How many lines of the material below contain the string "metal"? Count case-sensitive matches only, and reply with the number alone.

**Materials provided**

******************************

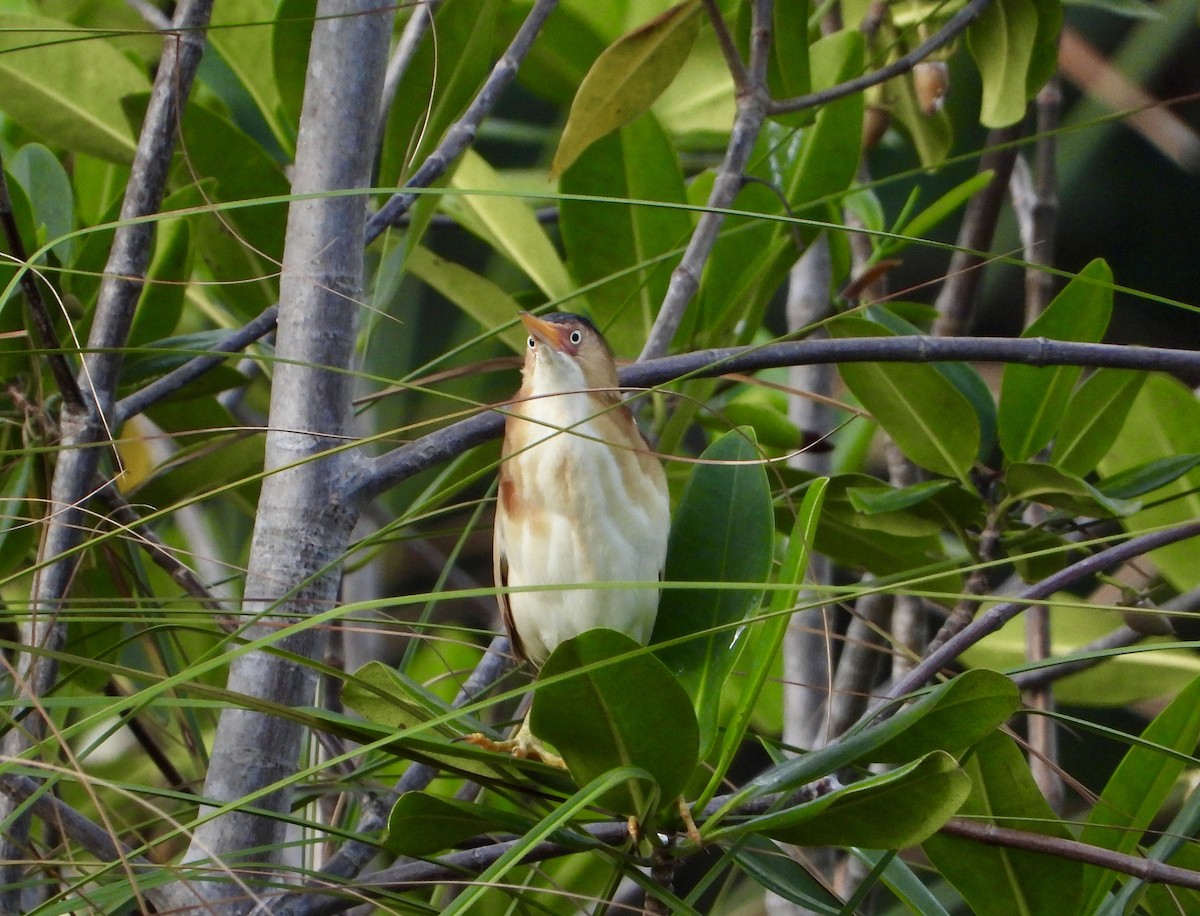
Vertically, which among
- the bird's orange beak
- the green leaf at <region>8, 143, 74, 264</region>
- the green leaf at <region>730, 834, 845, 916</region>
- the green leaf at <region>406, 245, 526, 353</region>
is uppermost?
the green leaf at <region>8, 143, 74, 264</region>

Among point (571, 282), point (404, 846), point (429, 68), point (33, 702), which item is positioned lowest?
point (404, 846)

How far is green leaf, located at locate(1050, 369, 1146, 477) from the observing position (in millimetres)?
1345

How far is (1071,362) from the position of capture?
0.98 metres

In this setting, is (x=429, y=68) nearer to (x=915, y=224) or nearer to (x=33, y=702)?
(x=915, y=224)

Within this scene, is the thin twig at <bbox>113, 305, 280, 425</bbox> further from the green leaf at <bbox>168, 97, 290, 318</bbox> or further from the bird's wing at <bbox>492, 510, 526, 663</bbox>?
the bird's wing at <bbox>492, 510, 526, 663</bbox>

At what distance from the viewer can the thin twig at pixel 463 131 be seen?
46.0 inches

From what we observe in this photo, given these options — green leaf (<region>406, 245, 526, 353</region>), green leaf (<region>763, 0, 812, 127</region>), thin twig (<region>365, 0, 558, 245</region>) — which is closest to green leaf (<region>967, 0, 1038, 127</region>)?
green leaf (<region>763, 0, 812, 127</region>)

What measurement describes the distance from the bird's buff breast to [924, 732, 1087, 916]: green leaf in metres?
0.33

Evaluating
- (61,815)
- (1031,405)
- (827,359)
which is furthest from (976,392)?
(61,815)

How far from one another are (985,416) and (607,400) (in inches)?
16.8

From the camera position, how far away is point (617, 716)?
798 millimetres

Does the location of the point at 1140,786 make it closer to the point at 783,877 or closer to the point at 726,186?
the point at 783,877

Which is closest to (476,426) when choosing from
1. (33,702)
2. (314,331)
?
(314,331)

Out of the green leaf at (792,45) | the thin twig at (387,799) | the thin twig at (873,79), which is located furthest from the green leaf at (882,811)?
the green leaf at (792,45)
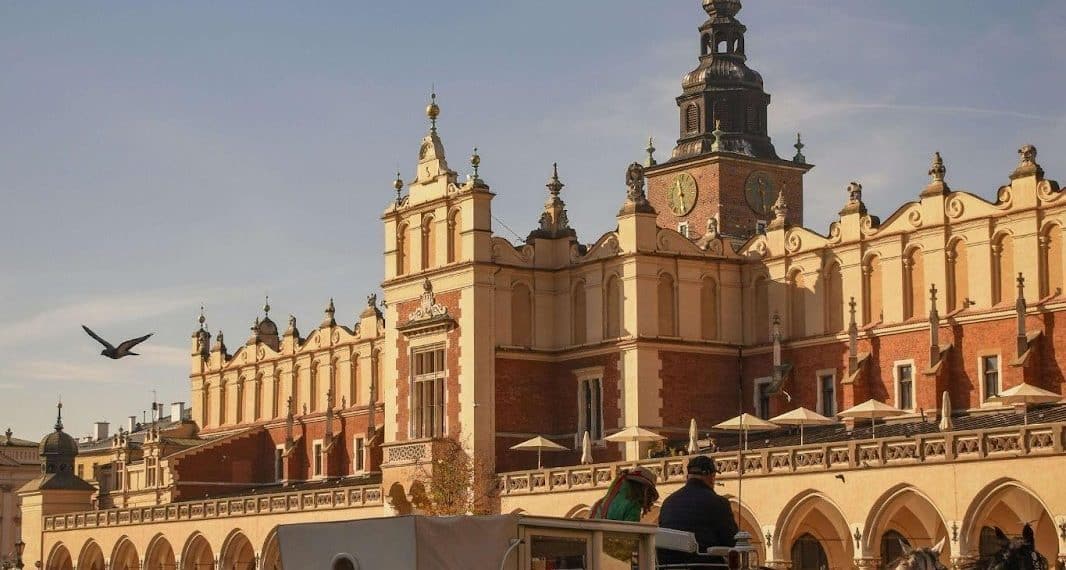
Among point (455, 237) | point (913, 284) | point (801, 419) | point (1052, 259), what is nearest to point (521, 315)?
point (455, 237)

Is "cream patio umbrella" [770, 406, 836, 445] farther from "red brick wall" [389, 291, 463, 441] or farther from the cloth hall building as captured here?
"red brick wall" [389, 291, 463, 441]

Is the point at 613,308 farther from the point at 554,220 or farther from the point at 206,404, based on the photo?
the point at 206,404

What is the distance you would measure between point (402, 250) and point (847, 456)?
25.5 metres

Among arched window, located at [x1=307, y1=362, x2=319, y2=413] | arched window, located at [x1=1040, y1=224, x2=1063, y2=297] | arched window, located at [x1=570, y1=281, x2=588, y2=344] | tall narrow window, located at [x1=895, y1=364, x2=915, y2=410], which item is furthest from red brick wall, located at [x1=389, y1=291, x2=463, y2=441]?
arched window, located at [x1=1040, y1=224, x2=1063, y2=297]

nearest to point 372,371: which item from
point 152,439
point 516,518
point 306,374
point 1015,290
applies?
point 306,374

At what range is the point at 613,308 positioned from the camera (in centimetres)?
6694

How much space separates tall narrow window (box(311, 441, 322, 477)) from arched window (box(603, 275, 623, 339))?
Answer: 25229 millimetres

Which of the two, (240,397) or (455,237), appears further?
(240,397)

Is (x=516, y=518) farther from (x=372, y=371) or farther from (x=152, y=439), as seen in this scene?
(x=152, y=439)

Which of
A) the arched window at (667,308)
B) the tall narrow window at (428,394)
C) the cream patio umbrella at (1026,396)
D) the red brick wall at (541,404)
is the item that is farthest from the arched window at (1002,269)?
the tall narrow window at (428,394)

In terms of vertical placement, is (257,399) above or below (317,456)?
above

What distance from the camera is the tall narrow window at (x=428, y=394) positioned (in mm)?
68812

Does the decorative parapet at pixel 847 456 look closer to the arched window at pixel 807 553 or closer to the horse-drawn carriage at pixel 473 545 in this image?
the arched window at pixel 807 553

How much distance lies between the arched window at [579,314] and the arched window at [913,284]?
483 inches
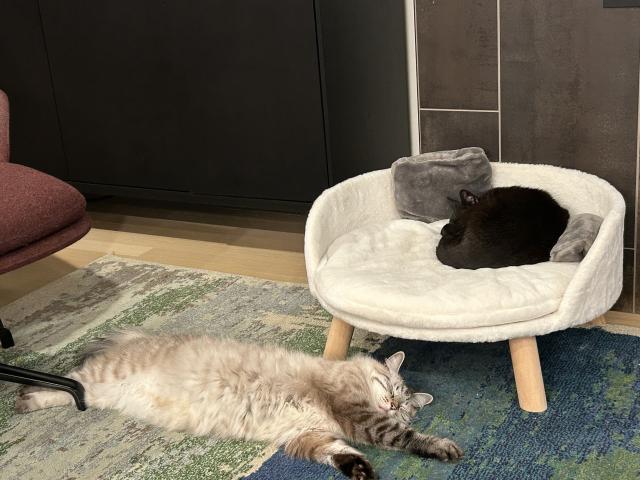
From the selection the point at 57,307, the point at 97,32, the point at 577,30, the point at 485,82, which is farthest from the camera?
the point at 97,32

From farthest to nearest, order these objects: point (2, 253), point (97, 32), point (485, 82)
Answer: point (97, 32) < point (485, 82) < point (2, 253)

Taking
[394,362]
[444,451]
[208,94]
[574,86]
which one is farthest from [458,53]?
[444,451]

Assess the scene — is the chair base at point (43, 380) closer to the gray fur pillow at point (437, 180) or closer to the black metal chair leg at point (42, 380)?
the black metal chair leg at point (42, 380)

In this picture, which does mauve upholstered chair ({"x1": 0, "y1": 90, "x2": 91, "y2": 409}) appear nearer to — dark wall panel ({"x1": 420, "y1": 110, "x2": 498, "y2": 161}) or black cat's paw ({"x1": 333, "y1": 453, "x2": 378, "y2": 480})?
black cat's paw ({"x1": 333, "y1": 453, "x2": 378, "y2": 480})

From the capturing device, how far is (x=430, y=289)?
6.70 feet

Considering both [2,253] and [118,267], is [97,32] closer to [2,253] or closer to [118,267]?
[118,267]

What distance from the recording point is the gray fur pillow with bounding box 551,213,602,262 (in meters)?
2.11

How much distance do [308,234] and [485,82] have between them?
2.50ft

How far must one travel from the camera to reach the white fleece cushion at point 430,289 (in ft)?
6.41

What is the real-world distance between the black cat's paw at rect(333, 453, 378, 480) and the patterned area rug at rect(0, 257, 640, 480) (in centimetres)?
4

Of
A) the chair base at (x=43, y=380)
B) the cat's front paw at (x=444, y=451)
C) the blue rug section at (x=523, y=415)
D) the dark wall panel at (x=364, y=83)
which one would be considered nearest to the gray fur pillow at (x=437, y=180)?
the dark wall panel at (x=364, y=83)

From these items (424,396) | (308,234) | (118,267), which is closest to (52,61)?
(118,267)

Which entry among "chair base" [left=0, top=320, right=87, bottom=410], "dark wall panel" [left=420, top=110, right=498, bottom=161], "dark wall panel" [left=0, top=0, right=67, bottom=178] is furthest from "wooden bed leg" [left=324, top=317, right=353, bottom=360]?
"dark wall panel" [left=0, top=0, right=67, bottom=178]

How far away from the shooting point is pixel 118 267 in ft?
10.5
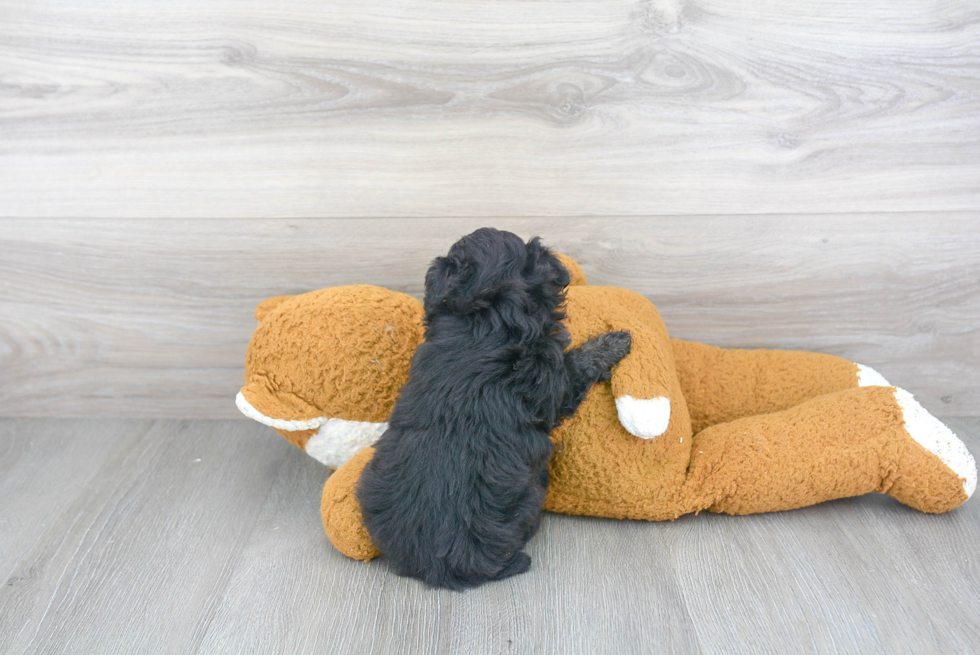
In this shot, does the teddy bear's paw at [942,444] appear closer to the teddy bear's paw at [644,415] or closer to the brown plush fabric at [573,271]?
the teddy bear's paw at [644,415]

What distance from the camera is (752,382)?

******************************

**Task solution**
2